> _Task material_
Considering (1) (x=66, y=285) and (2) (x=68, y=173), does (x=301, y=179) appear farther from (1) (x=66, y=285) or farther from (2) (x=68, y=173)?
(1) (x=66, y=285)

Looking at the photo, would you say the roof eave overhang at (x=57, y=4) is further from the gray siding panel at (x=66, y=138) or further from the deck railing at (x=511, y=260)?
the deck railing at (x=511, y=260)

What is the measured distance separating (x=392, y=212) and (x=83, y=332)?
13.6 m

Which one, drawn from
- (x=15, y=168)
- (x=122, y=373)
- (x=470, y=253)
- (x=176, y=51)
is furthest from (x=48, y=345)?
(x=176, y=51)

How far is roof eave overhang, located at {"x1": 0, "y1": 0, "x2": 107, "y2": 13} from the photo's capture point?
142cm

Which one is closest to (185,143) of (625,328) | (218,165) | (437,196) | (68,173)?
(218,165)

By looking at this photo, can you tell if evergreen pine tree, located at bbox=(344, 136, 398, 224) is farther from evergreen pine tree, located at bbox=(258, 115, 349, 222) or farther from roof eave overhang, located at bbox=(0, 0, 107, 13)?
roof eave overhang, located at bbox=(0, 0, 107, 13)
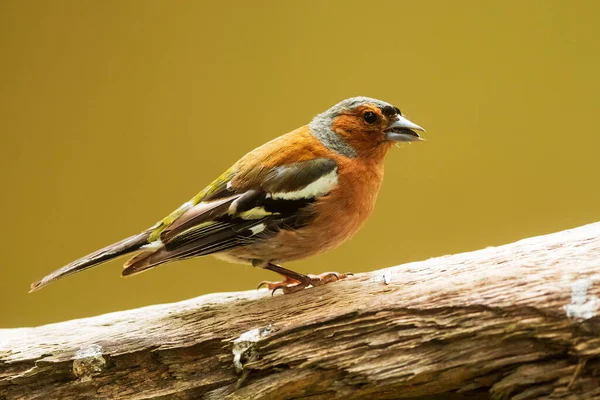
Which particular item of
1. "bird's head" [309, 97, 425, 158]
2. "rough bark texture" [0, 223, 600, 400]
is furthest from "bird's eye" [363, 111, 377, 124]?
"rough bark texture" [0, 223, 600, 400]

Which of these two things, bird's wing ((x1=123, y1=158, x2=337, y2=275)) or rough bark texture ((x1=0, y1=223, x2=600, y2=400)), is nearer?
rough bark texture ((x1=0, y1=223, x2=600, y2=400))

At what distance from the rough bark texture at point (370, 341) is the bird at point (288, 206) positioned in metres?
0.25

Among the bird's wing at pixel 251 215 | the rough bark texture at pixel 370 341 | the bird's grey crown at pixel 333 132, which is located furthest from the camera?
the bird's grey crown at pixel 333 132

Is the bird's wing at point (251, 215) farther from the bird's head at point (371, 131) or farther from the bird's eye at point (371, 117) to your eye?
the bird's eye at point (371, 117)

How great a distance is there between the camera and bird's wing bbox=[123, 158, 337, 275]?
307cm

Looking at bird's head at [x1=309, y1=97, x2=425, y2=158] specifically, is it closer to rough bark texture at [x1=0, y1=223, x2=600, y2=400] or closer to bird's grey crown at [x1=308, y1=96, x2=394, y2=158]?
bird's grey crown at [x1=308, y1=96, x2=394, y2=158]

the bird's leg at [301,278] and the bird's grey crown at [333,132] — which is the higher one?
the bird's grey crown at [333,132]

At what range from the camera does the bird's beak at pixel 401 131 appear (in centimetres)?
329

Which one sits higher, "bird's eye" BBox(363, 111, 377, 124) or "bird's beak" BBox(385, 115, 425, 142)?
"bird's eye" BBox(363, 111, 377, 124)

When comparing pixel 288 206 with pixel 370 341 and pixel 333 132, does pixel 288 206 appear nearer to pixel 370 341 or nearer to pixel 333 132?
pixel 333 132

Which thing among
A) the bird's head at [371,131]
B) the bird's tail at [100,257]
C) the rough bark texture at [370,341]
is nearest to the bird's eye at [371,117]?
the bird's head at [371,131]

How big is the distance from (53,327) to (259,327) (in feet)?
4.13

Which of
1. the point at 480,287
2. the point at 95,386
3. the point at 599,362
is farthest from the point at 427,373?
the point at 95,386

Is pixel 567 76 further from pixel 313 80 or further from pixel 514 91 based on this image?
pixel 313 80
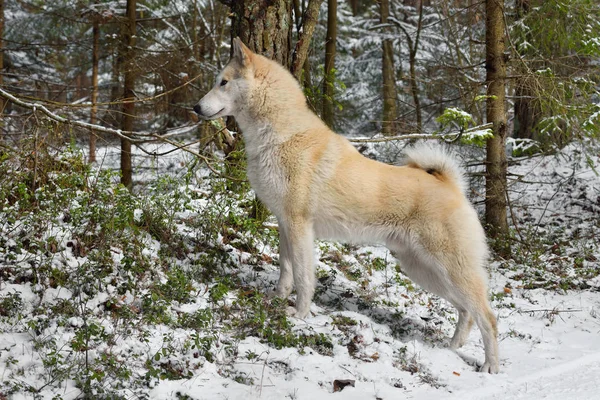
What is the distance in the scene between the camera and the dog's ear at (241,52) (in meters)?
5.16

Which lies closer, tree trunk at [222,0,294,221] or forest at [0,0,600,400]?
forest at [0,0,600,400]

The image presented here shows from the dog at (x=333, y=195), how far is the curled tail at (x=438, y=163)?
5 centimetres

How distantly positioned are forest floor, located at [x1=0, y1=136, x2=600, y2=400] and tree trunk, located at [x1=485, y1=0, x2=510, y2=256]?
154cm

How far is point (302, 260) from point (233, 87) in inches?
69.4

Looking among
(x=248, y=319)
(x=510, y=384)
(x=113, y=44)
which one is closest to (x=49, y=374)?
(x=248, y=319)

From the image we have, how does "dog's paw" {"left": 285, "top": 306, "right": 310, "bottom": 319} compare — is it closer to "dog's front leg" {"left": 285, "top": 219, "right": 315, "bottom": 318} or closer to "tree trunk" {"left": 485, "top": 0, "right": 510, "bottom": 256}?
"dog's front leg" {"left": 285, "top": 219, "right": 315, "bottom": 318}

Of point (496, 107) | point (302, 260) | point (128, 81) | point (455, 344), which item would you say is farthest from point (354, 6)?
point (455, 344)

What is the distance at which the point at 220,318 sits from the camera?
4.99 m

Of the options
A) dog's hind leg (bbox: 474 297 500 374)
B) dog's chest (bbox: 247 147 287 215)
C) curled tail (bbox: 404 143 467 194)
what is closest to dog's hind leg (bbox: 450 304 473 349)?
dog's hind leg (bbox: 474 297 500 374)

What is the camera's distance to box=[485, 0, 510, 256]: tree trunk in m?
8.38

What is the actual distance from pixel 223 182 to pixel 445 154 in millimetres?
2703

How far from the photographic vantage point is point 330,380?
168 inches

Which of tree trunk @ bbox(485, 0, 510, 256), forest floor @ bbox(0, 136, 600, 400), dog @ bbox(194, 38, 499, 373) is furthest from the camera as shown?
tree trunk @ bbox(485, 0, 510, 256)

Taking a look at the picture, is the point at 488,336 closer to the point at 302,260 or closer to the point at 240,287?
the point at 302,260
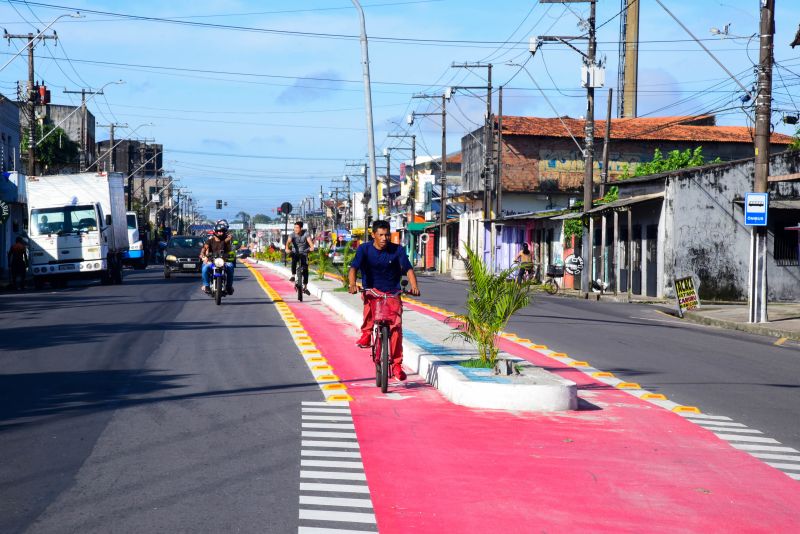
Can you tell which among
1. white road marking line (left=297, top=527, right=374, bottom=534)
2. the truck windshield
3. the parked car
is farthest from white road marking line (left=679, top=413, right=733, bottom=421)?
the parked car

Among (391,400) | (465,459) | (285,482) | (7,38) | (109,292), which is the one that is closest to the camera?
(285,482)

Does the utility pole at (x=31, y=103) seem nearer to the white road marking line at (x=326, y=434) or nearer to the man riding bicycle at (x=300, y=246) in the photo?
the man riding bicycle at (x=300, y=246)

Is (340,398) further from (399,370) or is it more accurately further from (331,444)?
(331,444)

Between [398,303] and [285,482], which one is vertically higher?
[398,303]

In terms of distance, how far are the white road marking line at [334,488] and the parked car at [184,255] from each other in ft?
118

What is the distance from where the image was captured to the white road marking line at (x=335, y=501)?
6449 millimetres

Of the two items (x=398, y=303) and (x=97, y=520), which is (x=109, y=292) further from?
(x=97, y=520)

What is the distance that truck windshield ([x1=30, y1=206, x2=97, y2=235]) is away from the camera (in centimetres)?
3597

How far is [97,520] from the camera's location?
5930mm

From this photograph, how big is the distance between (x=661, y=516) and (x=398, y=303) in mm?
5489

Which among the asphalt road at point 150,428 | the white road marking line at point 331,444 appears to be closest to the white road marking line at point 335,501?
the asphalt road at point 150,428

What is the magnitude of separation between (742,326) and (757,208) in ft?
8.63

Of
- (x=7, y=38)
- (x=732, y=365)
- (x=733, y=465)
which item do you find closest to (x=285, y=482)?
(x=733, y=465)

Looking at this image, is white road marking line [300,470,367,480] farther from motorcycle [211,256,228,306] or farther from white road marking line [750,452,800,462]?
motorcycle [211,256,228,306]
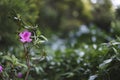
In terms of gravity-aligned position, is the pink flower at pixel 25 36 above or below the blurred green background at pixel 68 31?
below

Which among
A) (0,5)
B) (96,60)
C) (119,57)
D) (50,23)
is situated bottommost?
(119,57)

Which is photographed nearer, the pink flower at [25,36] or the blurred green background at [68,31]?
the pink flower at [25,36]

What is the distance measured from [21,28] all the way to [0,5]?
33.0 inches

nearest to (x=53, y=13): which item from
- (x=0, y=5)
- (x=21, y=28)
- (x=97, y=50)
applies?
(x=0, y=5)

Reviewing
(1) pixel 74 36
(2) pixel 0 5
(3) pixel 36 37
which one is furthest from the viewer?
(1) pixel 74 36

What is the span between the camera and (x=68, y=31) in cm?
588

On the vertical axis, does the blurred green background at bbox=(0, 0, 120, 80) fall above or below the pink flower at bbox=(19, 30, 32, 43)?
above

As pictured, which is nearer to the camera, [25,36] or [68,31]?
[25,36]

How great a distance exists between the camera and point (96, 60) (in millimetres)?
2498

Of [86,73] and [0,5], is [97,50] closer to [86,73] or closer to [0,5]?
[86,73]

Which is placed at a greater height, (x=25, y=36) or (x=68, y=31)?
(x=68, y=31)

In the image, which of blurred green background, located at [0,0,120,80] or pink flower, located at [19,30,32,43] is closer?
pink flower, located at [19,30,32,43]

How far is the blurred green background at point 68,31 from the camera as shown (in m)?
2.66

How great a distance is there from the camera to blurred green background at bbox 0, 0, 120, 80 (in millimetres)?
2662
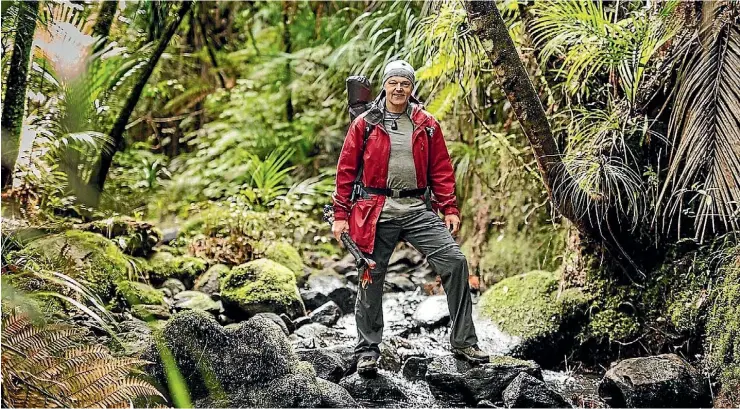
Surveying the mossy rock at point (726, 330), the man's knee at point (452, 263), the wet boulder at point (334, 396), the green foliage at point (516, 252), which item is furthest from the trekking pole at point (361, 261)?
the green foliage at point (516, 252)

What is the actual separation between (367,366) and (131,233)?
3.41m

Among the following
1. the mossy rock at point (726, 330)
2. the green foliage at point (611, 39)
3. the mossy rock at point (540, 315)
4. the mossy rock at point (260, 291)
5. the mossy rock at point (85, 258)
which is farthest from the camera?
the mossy rock at point (260, 291)

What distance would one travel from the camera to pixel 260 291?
5934 millimetres

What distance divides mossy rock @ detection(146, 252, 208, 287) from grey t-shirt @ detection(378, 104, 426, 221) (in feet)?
10.4

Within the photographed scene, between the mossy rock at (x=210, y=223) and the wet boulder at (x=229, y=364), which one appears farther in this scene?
the mossy rock at (x=210, y=223)

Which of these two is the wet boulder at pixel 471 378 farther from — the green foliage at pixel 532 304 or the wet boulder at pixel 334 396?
the green foliage at pixel 532 304

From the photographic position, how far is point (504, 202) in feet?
23.1

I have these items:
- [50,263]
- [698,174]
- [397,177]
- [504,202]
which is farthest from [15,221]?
[698,174]

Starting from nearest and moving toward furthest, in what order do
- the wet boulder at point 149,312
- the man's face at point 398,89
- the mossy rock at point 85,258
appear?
the man's face at point 398,89
the mossy rock at point 85,258
the wet boulder at point 149,312

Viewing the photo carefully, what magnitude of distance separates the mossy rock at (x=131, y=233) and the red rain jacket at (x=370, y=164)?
300cm

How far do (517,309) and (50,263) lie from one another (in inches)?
125

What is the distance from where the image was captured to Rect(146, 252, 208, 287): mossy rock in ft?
22.2

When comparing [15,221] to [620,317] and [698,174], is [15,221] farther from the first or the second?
[698,174]

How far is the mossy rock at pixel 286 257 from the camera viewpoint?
728 cm
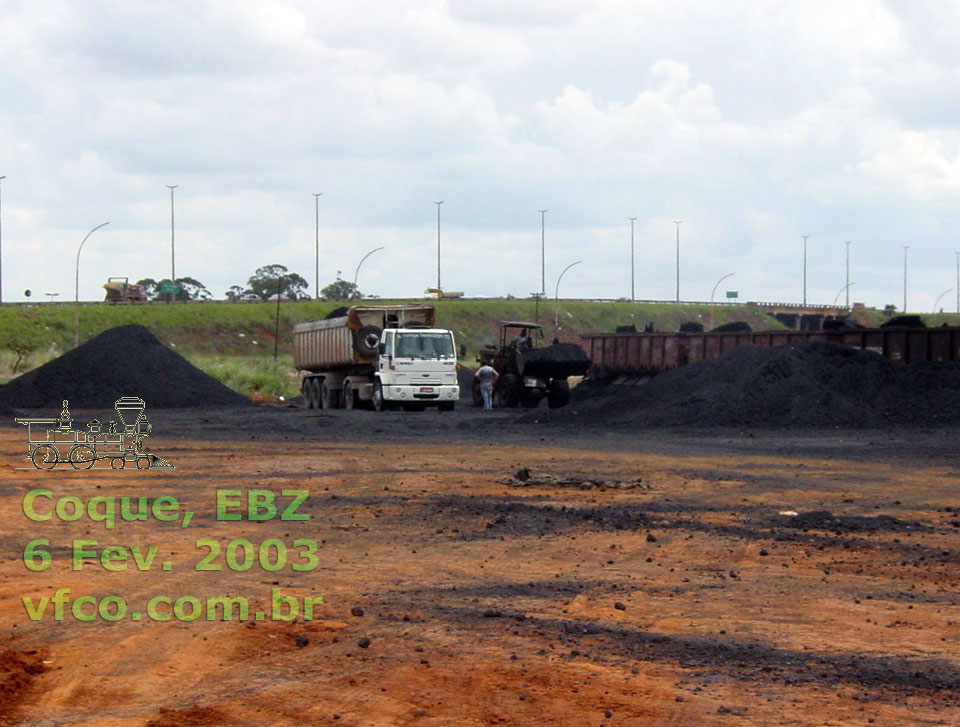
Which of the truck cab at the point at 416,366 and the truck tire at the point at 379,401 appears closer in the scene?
the truck cab at the point at 416,366

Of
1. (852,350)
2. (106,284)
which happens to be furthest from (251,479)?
(106,284)

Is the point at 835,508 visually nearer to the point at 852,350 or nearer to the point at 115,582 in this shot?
the point at 115,582

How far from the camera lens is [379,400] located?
125 ft

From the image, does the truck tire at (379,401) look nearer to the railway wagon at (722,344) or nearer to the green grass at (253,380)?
the railway wagon at (722,344)

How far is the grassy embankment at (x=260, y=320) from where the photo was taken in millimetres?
98875

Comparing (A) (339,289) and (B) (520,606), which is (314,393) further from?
(A) (339,289)

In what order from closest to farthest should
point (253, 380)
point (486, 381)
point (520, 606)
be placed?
point (520, 606) → point (486, 381) → point (253, 380)

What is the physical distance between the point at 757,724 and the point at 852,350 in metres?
30.6

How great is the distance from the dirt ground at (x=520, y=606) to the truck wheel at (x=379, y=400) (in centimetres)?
1751

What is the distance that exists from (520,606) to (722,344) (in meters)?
32.9

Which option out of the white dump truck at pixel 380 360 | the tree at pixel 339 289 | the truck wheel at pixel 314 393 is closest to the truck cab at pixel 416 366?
the white dump truck at pixel 380 360

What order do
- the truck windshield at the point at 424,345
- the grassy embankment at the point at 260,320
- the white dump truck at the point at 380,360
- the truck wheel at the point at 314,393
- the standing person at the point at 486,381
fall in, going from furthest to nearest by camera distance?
the grassy embankment at the point at 260,320
the truck wheel at the point at 314,393
the standing person at the point at 486,381
the white dump truck at the point at 380,360
the truck windshield at the point at 424,345

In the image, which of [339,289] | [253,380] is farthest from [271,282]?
[253,380]

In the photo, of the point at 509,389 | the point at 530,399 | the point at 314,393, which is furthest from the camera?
the point at 314,393
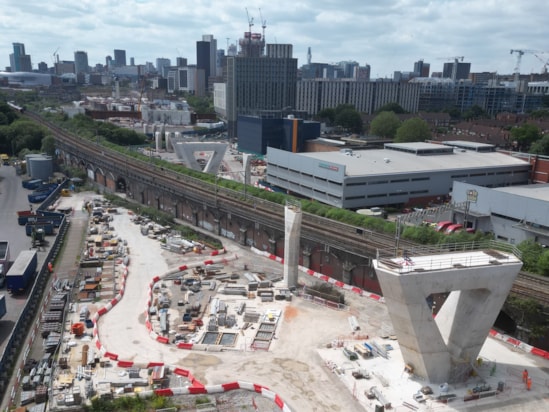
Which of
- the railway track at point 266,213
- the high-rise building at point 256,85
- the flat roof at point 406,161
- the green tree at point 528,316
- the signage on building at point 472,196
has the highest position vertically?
the high-rise building at point 256,85

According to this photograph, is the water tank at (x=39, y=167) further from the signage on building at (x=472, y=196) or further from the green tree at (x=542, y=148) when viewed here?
the green tree at (x=542, y=148)

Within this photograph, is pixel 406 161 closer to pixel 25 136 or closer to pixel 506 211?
pixel 506 211

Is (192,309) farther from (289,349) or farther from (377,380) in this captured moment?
(377,380)

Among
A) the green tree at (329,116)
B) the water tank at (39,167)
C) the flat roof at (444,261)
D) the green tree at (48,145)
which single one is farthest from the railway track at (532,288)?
the green tree at (329,116)

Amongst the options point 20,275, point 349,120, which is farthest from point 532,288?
point 349,120

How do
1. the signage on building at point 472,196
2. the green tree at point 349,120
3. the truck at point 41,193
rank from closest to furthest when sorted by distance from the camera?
the signage on building at point 472,196 < the truck at point 41,193 < the green tree at point 349,120

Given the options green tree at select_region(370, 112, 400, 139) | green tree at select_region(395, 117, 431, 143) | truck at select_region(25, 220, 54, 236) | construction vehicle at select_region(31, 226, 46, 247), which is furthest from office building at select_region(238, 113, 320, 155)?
construction vehicle at select_region(31, 226, 46, 247)
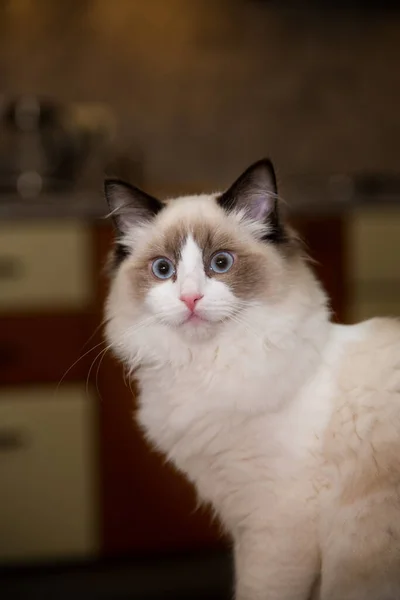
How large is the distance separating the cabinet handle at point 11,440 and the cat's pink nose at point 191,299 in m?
1.21

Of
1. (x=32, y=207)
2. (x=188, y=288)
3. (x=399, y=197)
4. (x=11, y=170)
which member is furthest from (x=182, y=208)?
(x=11, y=170)

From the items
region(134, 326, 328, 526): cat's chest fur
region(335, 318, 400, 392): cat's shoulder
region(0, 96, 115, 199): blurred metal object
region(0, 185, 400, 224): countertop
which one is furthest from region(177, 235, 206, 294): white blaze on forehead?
region(0, 96, 115, 199): blurred metal object

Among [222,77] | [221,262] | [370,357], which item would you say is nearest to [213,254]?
[221,262]

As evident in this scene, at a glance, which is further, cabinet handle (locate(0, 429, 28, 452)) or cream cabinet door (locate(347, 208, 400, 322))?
cream cabinet door (locate(347, 208, 400, 322))

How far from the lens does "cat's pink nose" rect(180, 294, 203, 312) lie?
1007 mm

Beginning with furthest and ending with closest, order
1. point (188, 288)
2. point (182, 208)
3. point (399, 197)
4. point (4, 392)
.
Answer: point (399, 197)
point (4, 392)
point (182, 208)
point (188, 288)

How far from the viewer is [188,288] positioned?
101cm

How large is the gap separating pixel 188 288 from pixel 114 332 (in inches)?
7.8

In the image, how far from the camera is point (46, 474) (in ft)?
6.76

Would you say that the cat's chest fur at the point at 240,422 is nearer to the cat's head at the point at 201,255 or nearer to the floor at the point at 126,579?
the cat's head at the point at 201,255

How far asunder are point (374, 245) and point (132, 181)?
0.98 metres

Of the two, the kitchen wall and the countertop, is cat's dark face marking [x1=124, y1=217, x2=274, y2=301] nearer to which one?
the countertop

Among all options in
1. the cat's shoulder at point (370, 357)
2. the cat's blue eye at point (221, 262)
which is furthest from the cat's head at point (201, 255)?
the cat's shoulder at point (370, 357)

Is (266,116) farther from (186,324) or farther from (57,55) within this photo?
(186,324)
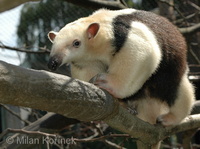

> _The task_
Locate each line in the records above that contains the string "right" and copy those lines out in full.

> _Task response_
From the image we have, how does "dog's paw" {"left": 285, "top": 306, "right": 310, "bottom": 319} compare — is it closer to "dog's front leg" {"left": 285, "top": 219, "right": 315, "bottom": 318} or closer to "tree trunk" {"left": 485, "top": 0, "right": 510, "bottom": 256}?
"dog's front leg" {"left": 285, "top": 219, "right": 315, "bottom": 318}
1. white road marking line (left=297, top=527, right=374, bottom=534)
is farthest from white road marking line (left=679, top=413, right=733, bottom=421)?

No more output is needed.